E defendeu que, no caso dos advogados, abrir a prática de alguns atos jurídicos a licenciados em Direito não inscritos na Ordem dos Advogados, alterando o paradigma vigente de atos próprios exclusivos da advocacia, não representa uma perda de poderes e de competências para a Ordem dos Advogados nem uma desproteção jurídica dos cidadãos.

Para o secretário de Estado Adjunto e da Justiça, há uma “diferença fundamental” entre ser licenciado em Direito e estar inscrito na Ordem dos Advogados, que traça uma linha no exercício de atividade na área jurídica, com o Governo a defender que “ter passado pela academia”, ou seja, ter a licenciatura em Direito, deve permitir ao profissional licenciado em Direito poder fazer aconselhamento jurídico, elaborar contratos ou cobrança de créditos.

“Qual é que é a atividade fundamental de um advogado e de uma Ordem dos Advogados? O mandato forense, patrocínio judiciário do cidadão nos tribunais. Para lá dessa atividade principal, que é a essência da advocacia, temos depois a consulta jurídica, temos a elaboração de contratos, temos eventualmente a cobrança de créditos. Não há em lado nenhum da proposta de lei algo que diga: o advogado agora vai deixar de poder praticar o mandato forense, fazer consulta jurídica, elaborar contratos ou fazer cobrança de créditos”, disse.

Só se a lei impedisse os advogados de exercer essas competências “é que se poderia dizer [que um advogado] perdeu competências ou perdeu atribuições”, defendeu Jorge Alves Costa, acrescentando que a proposta do Governo veio “criar melhores condições para os jovens poderem aceder a determinadas atividades que até agora estavam circunscritas a advogados e a solicitadores e agentes de execução”.

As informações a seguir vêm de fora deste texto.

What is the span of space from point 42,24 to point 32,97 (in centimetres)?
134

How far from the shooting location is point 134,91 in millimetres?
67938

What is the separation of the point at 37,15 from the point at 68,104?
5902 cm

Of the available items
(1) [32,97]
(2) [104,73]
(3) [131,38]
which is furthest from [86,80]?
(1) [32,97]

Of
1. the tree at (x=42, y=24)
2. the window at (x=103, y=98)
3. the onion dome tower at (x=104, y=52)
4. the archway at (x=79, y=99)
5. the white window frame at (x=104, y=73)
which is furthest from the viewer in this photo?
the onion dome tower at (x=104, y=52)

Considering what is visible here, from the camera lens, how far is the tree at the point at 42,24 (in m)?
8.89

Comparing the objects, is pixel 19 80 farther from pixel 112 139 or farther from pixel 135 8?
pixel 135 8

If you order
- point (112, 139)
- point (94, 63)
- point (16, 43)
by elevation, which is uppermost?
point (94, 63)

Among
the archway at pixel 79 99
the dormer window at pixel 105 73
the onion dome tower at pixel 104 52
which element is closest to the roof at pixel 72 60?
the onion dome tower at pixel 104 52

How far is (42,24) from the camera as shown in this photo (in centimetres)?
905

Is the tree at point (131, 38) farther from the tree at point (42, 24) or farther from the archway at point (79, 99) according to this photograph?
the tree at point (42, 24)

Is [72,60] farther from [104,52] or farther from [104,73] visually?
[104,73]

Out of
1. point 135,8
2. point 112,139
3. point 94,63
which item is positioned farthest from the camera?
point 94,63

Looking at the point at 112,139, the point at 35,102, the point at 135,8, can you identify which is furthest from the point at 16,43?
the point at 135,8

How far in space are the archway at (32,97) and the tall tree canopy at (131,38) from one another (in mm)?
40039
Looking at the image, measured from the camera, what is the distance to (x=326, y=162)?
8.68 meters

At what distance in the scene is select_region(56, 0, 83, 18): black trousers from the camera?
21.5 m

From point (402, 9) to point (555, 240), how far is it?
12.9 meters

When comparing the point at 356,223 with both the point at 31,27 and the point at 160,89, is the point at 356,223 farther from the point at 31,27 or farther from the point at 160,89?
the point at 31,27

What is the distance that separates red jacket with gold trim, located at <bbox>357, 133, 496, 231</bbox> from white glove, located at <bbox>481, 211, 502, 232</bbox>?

“Não há aqui falha nenhuma, do nosso ponto de vista, naturalmente, nem há nenhuma perda de poderes ou de atribuições da Ordem dos Advogados porque vai continuar a poder fazer todas estas atividades que já hoje faz”, disse o governante.

Sobre as críticas à entrada de elementos externos às profissões nos conselhos de supervisão das Ordens, Jorge Alves Costa recusou críticas de tentativa de governamentalização destes órgãos, sublinhando que “não há qualquer intenção de interferir na atividade das Ordens” e que esses elementos externos “não têm qualquer conexão” nem representam o Governo.

Acrescentou que a existência de elementos externos nestes órgãos, vindos “do mundo real”, já é uma realidade nos conselhos superiores da magistratura, onde representam uma “abertura de horizontes” para estes profissionais, e onde a sua entrada não representou qualquer problema ao nível do sigilo profissional, como receiam, por exemplo, os advogados, reiterando que esses membros externos estão também sujeitos ao dever de sigilo nas funções que exerçam.

Ana Catarina Mendes, por seu lado, defendeu a importância da reforma, lembrando que fazia parte das recomendações de reformas no país desde a ‘troika’ e que é também o cumprimento do programa do Governo, tendo por objetivos principais o combate à precariedade, facilitar o acesso às profissões e ao mercado de trabalho dos jovens licenciados e eliminar barreiras, como as socioeconómicas.

A ministra sublinhou que os estágios nas Ordens passam a ser obrigatoriamente remunerados – com um valor mínimo de 950 euros, atualmente, que correspondente ao valor do salário mínimo nacional acrescido de 25%, o que classificou como “uma questão de decência”, pretendendo-se ainda eliminar provas de acesso às ordens ou restringi-las.

Outro objetivo da reforma passa por “melhorar a transparência no funcionamento das Ordens”, o que Ana Catarina Mendes rejeitou ser uma tentativa de controlo político destes organismos, afirmando que não se trata de “uma retirada de poder às Ordens”, mas sim de regulação do mercado de trabalho.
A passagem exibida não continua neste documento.